Ausgeruht springen wir frühmorgens aus dem Bett und begeben uns auf die Restaurant-Terrasse, um dort unser Frühstück einzunehmen. Ein Frühstück, für das ich eigentlich gar keine Zeit habe, denn auch Fonzy ist munter und verlangt nach Zärtlichkeit. Zwischen einigen Krauleinheiten schiebe ich mir Spiegelei und Baguette in den Mund, schlürfe brav meinen Tee. Heinz wechselt sich mit mir ab, sodass wir Fonzy schließlich schweren Herzens, aber gut durchgeplüscht, zurücklassen können. Wir kommen wieder, du Süßer! Eilig packen wir unsere Habseligkeiten, bezahlen unsere Mahlzeiten und traben zum Parkplatz, wo Mamy und Fitah bereits unser Gepäck verstauen, das sie freundlicherweise wieder für uns geschleppt haben. Guten Morgen! Mamy strahlt uns an und verkündet gute Neuigkeiten: er hat heute schon mit dem Büro telefoniert und unser Bungalow im Kirindy geht klar! Wir sind erleichtert und freuen uns jetzt, da alles geklärt ist, noch mehr auf unsere Tage in dem einzigartigen Trockenwald, der auf den ersten Blick vielleicht wenig attraktiv wirkt, aber so viele Schätze beherbergt. Jauchzend danken wir Mamy und signalisieren ihm, dass wir fahrbereit sind. Nur wegen des Kartons müssten wir nochmal anhalten. Mamy nickt. Ich öffne die hintere Tür des Autos, um meinen Tagesrucksack unterzubringen und will mich gerade auf die Rückbank schwingen, als ich etwas erblicke – ein Korb aus Palmblättern steht da neben meinem Platz, nicht zu klein, nicht zu groß und mit einem hübschen Muster versehen. Ich bin baff. „Mamy, du hast mir ein Büro besorgt?!“ Mamy nickt abermals und grinst mich an. „Wann hast du das denn gemacht?“ „Ich war beim Autowaschen und danach beim …“ Vor lauter Freude über diese Aufmerksamkeit ersticke ich seine Erläuterungen in einer dicken Umarmung. Ob das angebracht und schicklich ist, ist mir in diesem Moment egal, ich muss meiner Freude über diese Geste einfach Ausdruck verleihen. Und Mamy hat kein Problem damit, im Gegenteil. Er strahlt übers ganze Gesicht und ist ziemlich gerührt, dass er mir mit diesem einfachen Korb eine derartige Freude machen konnte. Nein, Mamy, es ist nicht der Korb allein, es ist die Geste und die Tatsache, dass du ein liebevolles und aufmerksames Herz hast. Danke dafür! Ach, was für ein Start in den Tag. Ein Tag, der unter diesen Vorzeichen doch nur gut werden kann.

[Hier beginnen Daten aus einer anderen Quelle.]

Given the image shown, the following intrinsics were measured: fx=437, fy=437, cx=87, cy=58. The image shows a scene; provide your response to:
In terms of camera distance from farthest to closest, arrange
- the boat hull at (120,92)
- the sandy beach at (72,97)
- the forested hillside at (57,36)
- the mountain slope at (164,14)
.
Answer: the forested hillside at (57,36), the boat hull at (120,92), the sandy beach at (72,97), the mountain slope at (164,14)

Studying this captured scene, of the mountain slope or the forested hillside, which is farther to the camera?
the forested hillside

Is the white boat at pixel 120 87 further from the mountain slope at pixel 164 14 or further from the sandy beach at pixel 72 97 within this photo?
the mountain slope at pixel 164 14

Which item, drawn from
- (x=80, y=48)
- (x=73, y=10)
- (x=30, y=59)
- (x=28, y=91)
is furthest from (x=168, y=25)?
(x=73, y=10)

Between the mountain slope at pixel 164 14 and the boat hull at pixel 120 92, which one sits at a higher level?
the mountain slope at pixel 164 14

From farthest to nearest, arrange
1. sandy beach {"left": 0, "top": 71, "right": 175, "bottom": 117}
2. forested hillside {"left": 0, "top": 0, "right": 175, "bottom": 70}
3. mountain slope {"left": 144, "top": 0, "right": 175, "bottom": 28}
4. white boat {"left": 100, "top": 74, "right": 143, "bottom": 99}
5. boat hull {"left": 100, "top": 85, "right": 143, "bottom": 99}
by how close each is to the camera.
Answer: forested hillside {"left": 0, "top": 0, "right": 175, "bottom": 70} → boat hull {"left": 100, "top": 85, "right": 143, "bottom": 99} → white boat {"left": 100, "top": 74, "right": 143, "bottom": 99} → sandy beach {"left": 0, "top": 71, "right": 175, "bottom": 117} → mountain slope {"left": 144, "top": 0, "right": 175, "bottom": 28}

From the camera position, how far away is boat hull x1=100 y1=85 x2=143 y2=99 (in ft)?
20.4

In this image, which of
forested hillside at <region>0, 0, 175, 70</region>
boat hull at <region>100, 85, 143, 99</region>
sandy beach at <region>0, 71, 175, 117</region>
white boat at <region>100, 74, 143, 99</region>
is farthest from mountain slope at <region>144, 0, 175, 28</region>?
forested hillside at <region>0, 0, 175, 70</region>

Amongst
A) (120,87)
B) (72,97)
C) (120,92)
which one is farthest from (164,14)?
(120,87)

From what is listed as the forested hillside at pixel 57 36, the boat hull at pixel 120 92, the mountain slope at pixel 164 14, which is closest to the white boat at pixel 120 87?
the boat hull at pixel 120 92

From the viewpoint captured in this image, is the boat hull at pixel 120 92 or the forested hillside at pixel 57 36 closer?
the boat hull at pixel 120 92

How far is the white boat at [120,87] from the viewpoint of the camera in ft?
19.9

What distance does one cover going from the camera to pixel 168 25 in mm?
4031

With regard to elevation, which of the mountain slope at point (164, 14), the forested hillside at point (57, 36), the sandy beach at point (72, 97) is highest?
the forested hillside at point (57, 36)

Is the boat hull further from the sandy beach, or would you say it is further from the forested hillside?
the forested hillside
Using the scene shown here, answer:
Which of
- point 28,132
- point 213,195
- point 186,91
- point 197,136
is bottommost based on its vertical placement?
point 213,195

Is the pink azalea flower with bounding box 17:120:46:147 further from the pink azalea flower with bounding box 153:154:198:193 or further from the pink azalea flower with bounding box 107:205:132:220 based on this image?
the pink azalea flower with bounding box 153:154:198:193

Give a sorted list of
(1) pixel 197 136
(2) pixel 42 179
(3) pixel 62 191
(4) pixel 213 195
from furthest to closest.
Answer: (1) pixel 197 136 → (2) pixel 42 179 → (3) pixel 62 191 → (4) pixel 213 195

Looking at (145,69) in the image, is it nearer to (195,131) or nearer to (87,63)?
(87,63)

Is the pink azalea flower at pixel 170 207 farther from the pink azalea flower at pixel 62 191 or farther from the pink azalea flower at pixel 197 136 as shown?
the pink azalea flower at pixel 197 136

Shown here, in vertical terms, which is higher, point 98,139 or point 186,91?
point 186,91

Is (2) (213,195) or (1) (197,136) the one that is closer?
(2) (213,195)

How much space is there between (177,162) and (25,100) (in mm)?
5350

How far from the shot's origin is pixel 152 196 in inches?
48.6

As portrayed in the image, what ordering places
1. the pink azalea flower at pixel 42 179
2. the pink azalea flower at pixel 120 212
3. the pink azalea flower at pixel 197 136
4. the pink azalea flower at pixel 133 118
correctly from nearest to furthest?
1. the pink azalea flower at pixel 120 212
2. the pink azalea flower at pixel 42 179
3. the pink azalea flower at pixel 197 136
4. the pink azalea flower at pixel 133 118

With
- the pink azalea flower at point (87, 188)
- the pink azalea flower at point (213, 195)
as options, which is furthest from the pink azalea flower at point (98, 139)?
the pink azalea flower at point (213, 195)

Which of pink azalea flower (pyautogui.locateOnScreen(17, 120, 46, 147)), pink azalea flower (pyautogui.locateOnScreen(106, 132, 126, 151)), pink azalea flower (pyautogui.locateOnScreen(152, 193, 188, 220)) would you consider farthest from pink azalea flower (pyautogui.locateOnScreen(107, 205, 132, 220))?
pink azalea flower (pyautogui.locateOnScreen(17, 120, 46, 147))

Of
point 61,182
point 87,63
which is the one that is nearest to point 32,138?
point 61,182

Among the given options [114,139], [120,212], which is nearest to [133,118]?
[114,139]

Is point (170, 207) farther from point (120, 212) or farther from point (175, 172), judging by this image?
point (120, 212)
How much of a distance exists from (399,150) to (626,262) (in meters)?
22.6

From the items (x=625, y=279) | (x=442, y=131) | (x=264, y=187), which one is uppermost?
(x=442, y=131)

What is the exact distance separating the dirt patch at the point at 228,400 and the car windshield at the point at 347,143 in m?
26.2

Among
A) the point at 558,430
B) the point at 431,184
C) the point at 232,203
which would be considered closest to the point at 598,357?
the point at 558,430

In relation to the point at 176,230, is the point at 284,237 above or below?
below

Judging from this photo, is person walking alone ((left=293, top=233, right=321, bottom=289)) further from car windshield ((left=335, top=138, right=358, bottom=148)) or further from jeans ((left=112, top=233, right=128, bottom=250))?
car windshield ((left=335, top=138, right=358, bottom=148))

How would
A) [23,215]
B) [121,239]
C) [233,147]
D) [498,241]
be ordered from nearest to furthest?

Eine legendäre Sehenswürdigkeit?
Wir klettern ins Auto und starten unsere Fahrt nach Kirindy. Während wir Morondava durchqueren, räume ich mein Bürokörbchen ein, dann konzentriere ich mich wieder auf das, was um uns herum geschieht. Wir verlassen den quirligen Ort, in dem auch zu dieser frühen Stunde schon wieder der Bär steppt und biegen nach einer Weile links ab. Schlagartig wird es ruhiger, ländlicher, ja, fast menschenleer. Eine staubige Holperstraße führt durch recht verbuschtes Gelände, das von zahlreichen Baobabs überragt wird. Einer ist schöner als der andere und Heinz und ich können uns schon wieder nicht sattsehen. „Wartet, gleich kommen wir zur Baobab-Allee!“, verkündet Mamy. Zur Baobab-Allee, zu DER Baobab-Allee? Diese Allee ist weltbekannt, es gibt Touristen, die nur deswegen nach Morondava fliegen, sie ist das Bild, das vielen bekannt vorkommt, obwohl sie noch nie in Madagaskar waren, und zudem nicht mal wissen, wo diese Baumriesen überhaupt stehen. Auch wir haben natürlich genau dieses Bild im Kopf, unsere Erwartungen jedoch sind etwas ambivalent. Ist es wirklich so großartig, wie man auf zahlreichen Fotos sehen kann, oder handelt es sich hierbei mal wieder um eine gehypte Sehenswürdigkeit, die nur halb so viel Zauber verbreitet, wie man ursprünglich dachte? Da, da vorne! Wir rollen auf den Straßenabschnitt zu, der von den fotogenen Baobabs flankiert wird, wir passieren ihn, wir renken uns die Hälse aus, wir staunen, sind aber immer noch keinen Schritt weiter, ob unsere Erwartungshaltung nun erfüllt wurde oder nicht. Da stehen mehrere Dutzend Baobabs in Reih und Glied neben einer Straße. Imposante Stämme werden von skurril geformten Ästen gekrönt, die Bäume strahlen eine wahnsinnige Ruhe und Erhabenheit aus und sie gehören zudem der markantesten Spezies an. Die „Grandidieris“ stechen durch eine besonders augenfällige, einprägsame Silhouette hervor und sie haben eine durchaus begeisternde Wirkung auf uns. Aber nicht, weil sie diese Allee formen, sondern weil sie sind, wie sie sind. Vielleicht liegt das daran, dass wir eben ausgesprochene Pflanzenheinis sind und das Ganze von Haus aus mit anderen Augen sehen. Vielleicht aber auch daran, dass fast alle kursierenden Bilder bei Sonnenuntergang geschossen wurden – mit einer Extra-Portion Zauber sozusagen. „Auf dem Rückweg sind wir bei Sonnenuntergang hier“, sagt Mamy. Na ja, dann testen wir das touristische Highlight eben in ein paar Tagen nochmal an und sehen, wie seine Wirkung dann auf uns ist.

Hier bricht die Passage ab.